Histology of normal esophagus. (A) Longitudinal section of esophagus shows mucosa consisting of nonkeratinized stratified squamous epithelium (SS), lamina propria (LP), and smooth muscles of the muscularis mucosae (MM). Beneath the mucosa is the submucosa containing esophageal mucous glands (GL) that empty via ducts (D) onto the luminal surface. ×40. H&E. (B) Transverse section showing the muscularis halfway along the esophagus reveals a combination of skeletal muscle (right) and smooth muscle fibers (left) in the outer layer, which are cut both longitudinally and transversely here. This transition from muscles under voluntary control to the type controlled autonomically is important in the swallowing mechanism. ×200. H&E. Source: Mescher AL. Junqueira’s Basic Histology Text and Atlas. 15th ed. New York, NY: McGraw-Hill; 2018.


Developmental Abnormalities

Developmental abnormalities involving the esophagus include atresia, fistulae, webs, and rings. Esophageal atresia occurs when there is incomplete separation between the trachea and esophagus, both of which develop from the primitive foregut, leading to incomplete formation of the esophagus. Frequently, esophageal atresia is accompanied by the development of fistula between the trachea and the esophagus. The most frequent anomaly is that of esophageal atresia with a distal tracheoesophageal fistula (Figure 10-2).
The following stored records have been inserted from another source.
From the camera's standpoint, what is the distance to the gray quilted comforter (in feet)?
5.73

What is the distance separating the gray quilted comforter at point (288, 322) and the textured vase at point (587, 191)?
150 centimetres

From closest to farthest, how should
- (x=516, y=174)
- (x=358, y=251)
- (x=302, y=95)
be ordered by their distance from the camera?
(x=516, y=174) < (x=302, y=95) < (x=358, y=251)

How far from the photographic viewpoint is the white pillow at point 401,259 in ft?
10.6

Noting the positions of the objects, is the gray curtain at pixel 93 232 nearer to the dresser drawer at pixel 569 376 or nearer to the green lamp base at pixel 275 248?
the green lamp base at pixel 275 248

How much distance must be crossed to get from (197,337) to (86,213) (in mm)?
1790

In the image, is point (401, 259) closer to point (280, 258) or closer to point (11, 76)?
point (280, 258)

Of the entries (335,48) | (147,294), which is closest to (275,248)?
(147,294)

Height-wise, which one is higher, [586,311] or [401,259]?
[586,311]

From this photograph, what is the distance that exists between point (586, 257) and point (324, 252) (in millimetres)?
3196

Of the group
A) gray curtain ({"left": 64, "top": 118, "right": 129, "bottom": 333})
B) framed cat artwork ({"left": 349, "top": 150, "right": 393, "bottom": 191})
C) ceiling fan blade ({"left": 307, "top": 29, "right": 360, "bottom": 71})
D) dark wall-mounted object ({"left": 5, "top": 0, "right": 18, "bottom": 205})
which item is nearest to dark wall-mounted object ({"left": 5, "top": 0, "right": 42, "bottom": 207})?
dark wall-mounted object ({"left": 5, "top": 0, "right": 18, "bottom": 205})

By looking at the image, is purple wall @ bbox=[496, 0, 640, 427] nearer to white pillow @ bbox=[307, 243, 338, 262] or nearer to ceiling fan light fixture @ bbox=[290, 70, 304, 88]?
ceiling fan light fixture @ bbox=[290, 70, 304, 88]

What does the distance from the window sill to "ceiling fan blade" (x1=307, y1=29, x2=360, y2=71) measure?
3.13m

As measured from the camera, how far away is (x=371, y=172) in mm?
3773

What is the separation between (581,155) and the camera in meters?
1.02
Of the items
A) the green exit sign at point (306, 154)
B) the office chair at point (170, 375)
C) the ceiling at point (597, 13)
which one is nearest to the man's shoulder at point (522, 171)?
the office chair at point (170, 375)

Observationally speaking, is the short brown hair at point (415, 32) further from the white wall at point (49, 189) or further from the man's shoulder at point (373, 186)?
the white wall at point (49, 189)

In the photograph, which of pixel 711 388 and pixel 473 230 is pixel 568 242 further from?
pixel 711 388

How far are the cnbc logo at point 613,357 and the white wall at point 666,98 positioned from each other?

Developmental abnormalities of the esophagus. EA, esophageal atresia; TEF, tracheoesophageal fistula. Approximate frequency is indicated as a percentage of all observed cases. Source: Data from © 2004 by the Rector & Visitors of the University of Virginia.

Other anatomic abnormalities of the esophagus are frequently secondary to a physical or environmental insult. Esophageal stricture/esophageal stenosis occurs when there is scarring of the esophageal wall following injury. Possible etiologies include gastroesophageal reflux disease (GERD), radiation/chemical injury (e.g., ingestion of alkaline substances such as lye), or autoimmune conditions such as scleroderma.